-- Estratto --

Narcisismo oggi
Centro Milanese di Psicoanalisi
Milano 25 ottobre 2014
Report a cura di Patrizia Conti
Il 25 ottobre il Centro Milanese di Psicoanalisi in collaborazione con la Sezione Locale dell’Istituto Nazionale di Training della SPI e il Professor Fabio Madeddu, Ordinario di Psicologia Clinica dell’Università Milano Bicocca, ha organizzato una giornata di studio sul narcisismo nella realtà odierna a 100 anni dalla pubblicazione dello scritto di Freud “Introduzione al narcisismo”.
Nell’aula magna dell’università Milano Bicocca, gremita di studenti, specializzandi, psicologi, medici, psicoanalisti e qualche curioso, si è avviato un dialogo a più voci su Narciso e il narcisismo spaziando tra miti, arte, società, clinica e istituzioni, il tutto intessuto in una trama psicoanalitica.
La lettura del narcisismo in tutte sue declinazioni intrapsichiche, relazionali, sociologiche e filosofiche è stata vivificata sia da vignette cliniche, che da suggestioni provenienti dal mondo dell’arte: dipinti, formelle, sculture e dal racconto della vita di alcuni artisti.
Il mito di Narciso descritto nelle Metamorfosi di Ovidio è stato più volte rievocato e riletto cogliendone nuove sfaccettature. Freud aveva utilizzato il mito per illustrare le sue intuizioni cliniche perché esso, per sua stessa natura, condensa gli enigmi dell’animo umano e si presta alla ricerca di soluzioni sempre diverse. Anna Ferruta ricorda che Bion, nella linea C della griglia, considera il mito, una forma di conoscenza che rappresenta la verità psichica universale condensata di contraddizioni. Visto sotto questa luce insatura il mito ha percorso tutti gli interventi, che hanno stimolato negli ascoltatori riflessioni e interrogativi e condotto coraggiosamente verso l’esplorazione del vuoto e dell’infinito inteso come spinta organizzatrice di nuovi assetti psichici, come avviene in adolescenza (Giuseppe Pellizzari).

-- Scopo dell'esercizio --
Riassumi l'estratto in due frasi. Queste voci provengono da una fonte diversa.

-- Estratti di dati --
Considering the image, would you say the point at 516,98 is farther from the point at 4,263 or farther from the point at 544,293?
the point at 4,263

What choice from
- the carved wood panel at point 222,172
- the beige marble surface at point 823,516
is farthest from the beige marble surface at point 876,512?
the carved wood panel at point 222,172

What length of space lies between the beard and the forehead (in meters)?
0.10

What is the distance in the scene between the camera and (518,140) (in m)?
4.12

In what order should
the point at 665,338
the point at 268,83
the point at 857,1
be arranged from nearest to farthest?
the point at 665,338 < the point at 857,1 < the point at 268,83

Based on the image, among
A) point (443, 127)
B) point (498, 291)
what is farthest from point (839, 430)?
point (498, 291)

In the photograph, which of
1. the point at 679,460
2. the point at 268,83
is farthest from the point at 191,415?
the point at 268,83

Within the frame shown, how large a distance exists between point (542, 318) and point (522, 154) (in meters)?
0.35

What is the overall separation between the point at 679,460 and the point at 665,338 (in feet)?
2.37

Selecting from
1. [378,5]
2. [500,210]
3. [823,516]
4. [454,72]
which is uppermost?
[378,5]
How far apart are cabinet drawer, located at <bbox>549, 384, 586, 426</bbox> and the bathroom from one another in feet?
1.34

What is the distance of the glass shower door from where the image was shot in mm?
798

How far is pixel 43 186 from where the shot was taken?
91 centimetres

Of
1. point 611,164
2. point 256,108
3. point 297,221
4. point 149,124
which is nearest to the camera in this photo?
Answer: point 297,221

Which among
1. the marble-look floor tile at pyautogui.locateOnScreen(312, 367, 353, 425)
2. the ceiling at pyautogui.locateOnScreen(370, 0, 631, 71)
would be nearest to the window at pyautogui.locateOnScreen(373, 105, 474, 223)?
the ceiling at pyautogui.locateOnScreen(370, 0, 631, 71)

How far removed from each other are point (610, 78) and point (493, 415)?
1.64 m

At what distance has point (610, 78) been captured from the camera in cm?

-- Spazio risposta --
Il 25 ottobre 2014 il Centro Milanese di Psicoanalisi, insieme alla Sezione Locale dell'Istituto Nazionale di Training della SPI e al professor Fabio Madeddu, ha organizzato all'Università Milano Bicocca una giornata di studio sul narcisismo oggi, a cento anni dallo scritto di Freud "Introduzione al narcisismo". Nell'aula magna gremita si è svolto un dialogo a più voci tra miti, arte, società, clinica e istituzioni, in cui il mito di Narciso narrato da Ovidio nelle Metamorfosi è stato più volte rievocato e riletto.